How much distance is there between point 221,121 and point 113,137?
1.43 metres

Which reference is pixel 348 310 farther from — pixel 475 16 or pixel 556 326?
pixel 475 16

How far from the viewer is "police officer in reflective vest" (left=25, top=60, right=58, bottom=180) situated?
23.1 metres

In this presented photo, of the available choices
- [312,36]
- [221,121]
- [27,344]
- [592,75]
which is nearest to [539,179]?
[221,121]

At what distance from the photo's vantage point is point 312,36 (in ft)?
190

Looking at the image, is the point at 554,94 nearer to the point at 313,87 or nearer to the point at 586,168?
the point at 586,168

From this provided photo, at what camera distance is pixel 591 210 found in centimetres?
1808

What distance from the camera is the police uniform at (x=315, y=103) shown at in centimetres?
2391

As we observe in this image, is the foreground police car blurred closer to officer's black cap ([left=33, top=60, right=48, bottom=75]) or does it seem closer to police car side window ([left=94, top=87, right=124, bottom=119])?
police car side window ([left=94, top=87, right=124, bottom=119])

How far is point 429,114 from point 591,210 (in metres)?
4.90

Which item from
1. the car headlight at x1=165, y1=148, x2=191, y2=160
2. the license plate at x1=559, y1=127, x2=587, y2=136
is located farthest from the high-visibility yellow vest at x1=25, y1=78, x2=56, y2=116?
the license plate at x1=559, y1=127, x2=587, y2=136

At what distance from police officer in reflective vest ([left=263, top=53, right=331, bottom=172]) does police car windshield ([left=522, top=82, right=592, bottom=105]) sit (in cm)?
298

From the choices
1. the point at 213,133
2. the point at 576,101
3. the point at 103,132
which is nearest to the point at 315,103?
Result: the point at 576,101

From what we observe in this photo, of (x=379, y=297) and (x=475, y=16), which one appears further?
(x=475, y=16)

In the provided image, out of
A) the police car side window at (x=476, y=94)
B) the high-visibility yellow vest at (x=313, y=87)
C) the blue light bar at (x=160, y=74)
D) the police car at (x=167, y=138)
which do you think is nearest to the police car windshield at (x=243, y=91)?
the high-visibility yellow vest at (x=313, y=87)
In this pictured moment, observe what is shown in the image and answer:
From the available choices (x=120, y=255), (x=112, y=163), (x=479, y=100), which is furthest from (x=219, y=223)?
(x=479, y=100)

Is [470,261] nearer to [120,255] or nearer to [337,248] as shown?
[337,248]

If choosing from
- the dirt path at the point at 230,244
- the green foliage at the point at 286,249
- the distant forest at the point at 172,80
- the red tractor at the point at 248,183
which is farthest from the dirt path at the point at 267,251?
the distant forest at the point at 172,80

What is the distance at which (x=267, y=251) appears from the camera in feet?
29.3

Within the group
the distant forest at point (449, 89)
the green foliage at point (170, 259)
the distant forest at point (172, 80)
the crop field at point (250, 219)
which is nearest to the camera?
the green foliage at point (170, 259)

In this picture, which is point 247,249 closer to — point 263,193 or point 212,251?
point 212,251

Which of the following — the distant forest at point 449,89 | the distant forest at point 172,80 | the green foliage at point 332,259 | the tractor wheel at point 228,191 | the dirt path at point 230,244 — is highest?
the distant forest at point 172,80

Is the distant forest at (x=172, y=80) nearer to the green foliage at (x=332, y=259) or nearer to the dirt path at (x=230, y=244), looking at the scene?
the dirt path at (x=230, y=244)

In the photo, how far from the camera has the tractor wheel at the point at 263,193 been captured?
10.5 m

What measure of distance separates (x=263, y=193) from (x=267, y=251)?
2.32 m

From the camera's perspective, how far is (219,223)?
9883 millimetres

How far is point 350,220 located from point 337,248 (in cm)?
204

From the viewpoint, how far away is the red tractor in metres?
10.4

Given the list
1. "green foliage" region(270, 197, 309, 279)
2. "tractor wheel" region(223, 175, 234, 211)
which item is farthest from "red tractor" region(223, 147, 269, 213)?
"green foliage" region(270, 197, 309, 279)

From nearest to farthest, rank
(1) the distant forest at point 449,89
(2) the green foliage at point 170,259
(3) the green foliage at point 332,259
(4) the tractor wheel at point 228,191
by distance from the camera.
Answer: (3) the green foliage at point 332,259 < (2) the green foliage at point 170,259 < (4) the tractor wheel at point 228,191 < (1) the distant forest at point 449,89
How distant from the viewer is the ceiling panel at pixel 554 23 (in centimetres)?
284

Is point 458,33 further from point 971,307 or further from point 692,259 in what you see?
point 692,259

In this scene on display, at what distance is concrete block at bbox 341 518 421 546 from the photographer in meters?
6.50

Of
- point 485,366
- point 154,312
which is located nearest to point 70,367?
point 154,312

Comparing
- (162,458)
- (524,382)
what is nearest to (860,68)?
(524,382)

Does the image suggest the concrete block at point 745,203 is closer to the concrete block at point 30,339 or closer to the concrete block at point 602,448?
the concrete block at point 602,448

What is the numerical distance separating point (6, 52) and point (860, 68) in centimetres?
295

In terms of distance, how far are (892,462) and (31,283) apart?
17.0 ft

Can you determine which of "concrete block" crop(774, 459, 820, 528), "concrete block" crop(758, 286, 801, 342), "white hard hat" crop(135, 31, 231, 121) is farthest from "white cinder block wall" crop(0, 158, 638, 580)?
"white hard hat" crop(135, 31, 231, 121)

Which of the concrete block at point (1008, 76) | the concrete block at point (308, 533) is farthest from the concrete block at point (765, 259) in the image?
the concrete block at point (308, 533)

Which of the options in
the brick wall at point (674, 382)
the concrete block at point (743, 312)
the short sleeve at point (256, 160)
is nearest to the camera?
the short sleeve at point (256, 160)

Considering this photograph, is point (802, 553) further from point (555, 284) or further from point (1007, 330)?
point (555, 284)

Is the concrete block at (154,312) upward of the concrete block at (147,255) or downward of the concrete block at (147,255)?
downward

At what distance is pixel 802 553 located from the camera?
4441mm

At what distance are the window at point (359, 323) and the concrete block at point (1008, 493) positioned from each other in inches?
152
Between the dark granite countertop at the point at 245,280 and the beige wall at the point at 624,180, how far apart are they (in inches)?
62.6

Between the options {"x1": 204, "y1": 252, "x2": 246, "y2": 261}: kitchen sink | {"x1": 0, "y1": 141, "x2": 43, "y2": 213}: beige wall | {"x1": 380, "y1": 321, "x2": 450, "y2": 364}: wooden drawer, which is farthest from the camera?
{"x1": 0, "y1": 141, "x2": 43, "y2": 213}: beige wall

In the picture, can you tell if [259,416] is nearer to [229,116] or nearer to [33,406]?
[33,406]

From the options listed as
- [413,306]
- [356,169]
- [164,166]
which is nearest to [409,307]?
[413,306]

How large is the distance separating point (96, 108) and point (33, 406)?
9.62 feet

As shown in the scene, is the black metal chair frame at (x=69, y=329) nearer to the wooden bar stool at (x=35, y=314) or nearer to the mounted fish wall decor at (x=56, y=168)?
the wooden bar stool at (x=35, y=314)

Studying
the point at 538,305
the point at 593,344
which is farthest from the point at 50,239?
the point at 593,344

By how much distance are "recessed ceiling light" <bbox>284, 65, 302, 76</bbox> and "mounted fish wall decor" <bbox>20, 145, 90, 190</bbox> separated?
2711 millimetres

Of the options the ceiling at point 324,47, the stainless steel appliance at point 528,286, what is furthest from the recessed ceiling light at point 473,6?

_ _ _ _ _ _ _

* **Do this**:
Write out each line of the listing above as a JSON list of strings, one string per line, leaving out blank lines.

* **Exercise response**:
[
  "How much distance is there between point 221,121 and point 113,137?",
  "1.43 metres",
  "Which reference is pixel 348 310 farther from — pixel 475 16 or pixel 556 326?",
  "pixel 475 16",
  "How far from the viewer is \"police officer in reflective vest\" (left=25, top=60, right=58, bottom=180) situated?",
  "23.1 metres",
  "In this presented photo, of the available choices",
  "- [312,36]",
  "- [221,121]",
  "- [27,344]",
  "- [592,75]",
  "which is nearest to [539,179]?",
  "[221,121]",
  "At what distance from the photo's vantage point is point 312,36 (in ft)?",
  "190",
  "Looking at the image, is the point at 554,94 nearer to the point at 313,87 or nearer to the point at 586,168?",
  "the point at 586,168",
  "From this provided photo, at what camera distance is pixel 591 210 found in centimetres?",
  "1808",
  "What distance from the camera is the police uniform at (x=315, y=103) shown at in centimetres?",
  "2391",
  "As we observe in this image, is the foreground police car blurred closer to officer's black cap ([left=33, top=60, right=48, bottom=75]) or does it seem closer to police car side window ([left=94, top=87, right=124, bottom=119])?",
  "police car side window ([left=94, top=87, right=124, bottom=119])",
  "How far is point 429,114 from point 591,210 (in metres)?",
  "4.90",
  "Which item from",
  "1. the car headlight at x1=165, y1=148, x2=191, y2=160",
  "2. the license plate at x1=559, y1=127, x2=587, y2=136",
  "is located farthest from the high-visibility yellow vest at x1=25, y1=78, x2=56, y2=116?",
  "the license plate at x1=559, y1=127, x2=587, y2=136",
  "At what distance from police officer in reflective vest ([left=263, top=53, right=331, bottom=172]) does police car windshield ([left=522, top=82, right=592, bottom=105]) sit (in cm)?",
  "298",
  "From the choices",
  "1. the point at 213,133",
  "2. the point at 576,101",
  "3. the point at 103,132",
  "which is nearest to the point at 315,103?",
  "Result: the point at 576,101",
  "From what we observe in this photo, of (x=379, y=297) and (x=475, y=16), which one appears further?",
  "(x=475, y=16)",
  "In the provided image, out of",
  "A) the police car side window at (x=476, y=94)",
  "B) the high-visibility yellow vest at (x=313, y=87)",
  "C) the blue light bar at (x=160, y=74)",
  "D) the police car at (x=167, y=138)",
  "which do you think is nearest to the police car windshield at (x=243, y=91)?",
  "the high-visibility yellow vest at (x=313, y=87)",
  "In this pictured moment, observe what is shown in the image and answer:",
  "From the available choices (x=120, y=255), (x=112, y=163), (x=479, y=100), which is furthest from (x=219, y=223)?",
  "(x=479, y=100)",
  "Is [470,261] nearer to [120,255] or nearer to [337,248] as shown?",
  "[337,248]",
  "If choosing from",
  "- the dirt path at the point at 230,244",
  "- the green foliage at the point at 286,249",
  "- the distant forest at the point at 172,80",
  "- the red tractor at the point at 248,183",
  "which is farthest from the dirt path at the point at 267,251?",
  "the distant forest at the point at 172,80",
  "What is the distance at which (x=267, y=251) appears from the camera in feet?",
  "29.3",
  "Within the group",
  "the distant forest at point (449, 89)",
  "the green foliage at point (170, 259)",
  "the distant forest at point (172, 80)",
  "the crop field at point (250, 219)",
  "which is nearest to the camera?",
  "the green foliage at point (170, 259)",
  "In this picture, which is point 247,249 closer to — point 263,193 or point 212,251?",
  "point 212,251",
  "Which of the following — the distant forest at point 449,89 | the distant forest at point 172,80 | the green foliage at point 332,259 | the tractor wheel at point 228,191 | the dirt path at point 230,244 — is highest?",
  "the distant forest at point 172,80",
  "Is the distant forest at (x=172, y=80) nearer to the green foliage at (x=332, y=259) or nearer to the dirt path at (x=230, y=244), looking at the scene?",
  "the dirt path at (x=230, y=244)",
  "In the photo, how far from the camera has the tractor wheel at the point at 263,193 been captured?",
  "10.5 m",
  "What measure of distance separates (x=263, y=193) from (x=267, y=251)?",
  "2.32 m",
  "From the camera's perspective, how far is (219,223)?",
  "9883 millimetres",
  "How far is point 350,220 located from point 337,248 (in cm)?",
  "204",
  "From the viewpoint, how far away is the red tractor in metres?",
  "10.4",
  "Given the list",
  "1. \"green foliage\" region(270, 197, 309, 279)",
  "2. \"tractor wheel\" region(223, 175, 234, 211)",
  "which item is farthest from \"red tractor\" region(223, 147, 269, 213)?",
  "\"green foliage\" region(270, 197, 309, 279)",
  "From nearest to farthest, rank",
  "(1) the distant forest at point 449,89",
  "(2) the green foliage at point 170,259",
  "(3) the green foliage at point 332,259",
  "(4) the tractor wheel at point 228,191",
  "by distance from the camera.",
  "Answer: (3) the green foliage at point 332,259 < (2) the green foliage at point 170,259 < (4) the tractor wheel at point 228,191 < (1) the distant forest at point 449,89",
  "How distant from the viewer is the ceiling panel at pixel 554 23 (in centimetres)?",
  "284",
  "Is point 458,33 further from point 971,307 or further from point 692,259 in what you see?",
  "point 692,259",
  "In this scene on display, at what distance is concrete block at bbox 341 518 421 546 from the photographer in meters?",
  "6.50",
  "Of",
  "- point 485,366",
  "- point 154,312",
  "which is located nearest to point 70,367?",
  "point 154,312",
  "Comparing",
  "- (162,458)",
  "- (524,382)",
  "what is nearest to (860,68)?",
  "(524,382)",
  "Does the image suggest the concrete block at point 745,203 is closer to the concrete block at point 30,339 or closer to the concrete block at point 602,448?",
  "the concrete block at point 602,448",
  "What is the numerical distance separating point (6, 52) and point (860, 68) in centimetres?",
  "295",
  "In terms of distance, how far are (892,462) and (31,283) apart?",
  "17.0 ft",
  "Can you determine which of \"concrete block\" crop(774, 459, 820, 528), \"concrete block\" crop(758, 286, 801, 342), \"white hard hat\" crop(135, 31, 231, 121) is farthest from \"white cinder block wall\" crop(0, 158, 638, 580)?",
  "\"white hard hat\" crop(135, 31, 231, 121)",
  "Which of the concrete block at point (1008, 76) | the concrete block at point (308, 533) is farthest from the concrete block at point (765, 259) in the image?",
  "the concrete block at point (308, 533)",
  "Which of the options in",
  "the brick wall at point (674, 382)",
  "the concrete block at point (743, 312)",
  "the short sleeve at point (256, 160)",
  "is nearest to the camera?",
  "the short sleeve at point (256, 160)",
  "Considering this photograph, is point (802, 553) further from point (555, 284) or further from point (1007, 330)?",
  "point (555, 284)",
  "Is the concrete block at (154,312) upward of the concrete block at (147,255) or downward of the concrete block at (147,255)?",
  "downward",
  "At what distance is pixel 802 553 located from the camera?",
  "4441mm",
  "At what distance are the window at point (359, 323) and the concrete block at point (1008, 493) positioned from each other in inches?",
  "152",
  "Between the dark granite countertop at the point at 245,280 and the beige wall at the point at 624,180, how far apart are they (in inches)?",
  "62.6",
  "Between the options {\"x1\": 204, \"y1\": 252, \"x2\": 246, \"y2\": 261}: kitchen sink | {\"x1\": 0, \"y1\": 141, \"x2\": 43, \"y2\": 213}: beige wall | {\"x1\": 380, \"y1\": 321, \"x2\": 450, \"y2\": 364}: wooden drawer, which is farthest from the camera?",
  "{\"x1\": 0, \"y1\": 141, \"x2\": 43, \"y2\": 213}: beige wall",
  "In the picture, can you tell if [259,416] is nearer to [229,116] or nearer to [33,406]?",
  "[33,406]",
  "From the options listed as",
  "- [413,306]",
  "- [356,169]",
  "- [164,166]",
  "which is nearest to [409,307]?",
  "[413,306]",
  "How large is the distance separating point (96, 108) and point (33, 406)?",
  "9.62 feet",
  "As shown in the scene, is the black metal chair frame at (x=69, y=329) nearer to the wooden bar stool at (x=35, y=314) or nearer to the mounted fish wall decor at (x=56, y=168)?",
  "the wooden bar stool at (x=35, y=314)",
  "Studying",
  "the point at 538,305",
  "the point at 593,344",
  "which is farthest from the point at 50,239?",
  "the point at 593,344",
  "By how much distance are \"recessed ceiling light\" <bbox>284, 65, 302, 76</bbox> and \"mounted fish wall decor\" <bbox>20, 145, 90, 190</bbox> separated?",
  "2711 millimetres",
  "Of the options the ceiling at point 324,47, the stainless steel appliance at point 528,286, what is furthest from the recessed ceiling light at point 473,6?"
]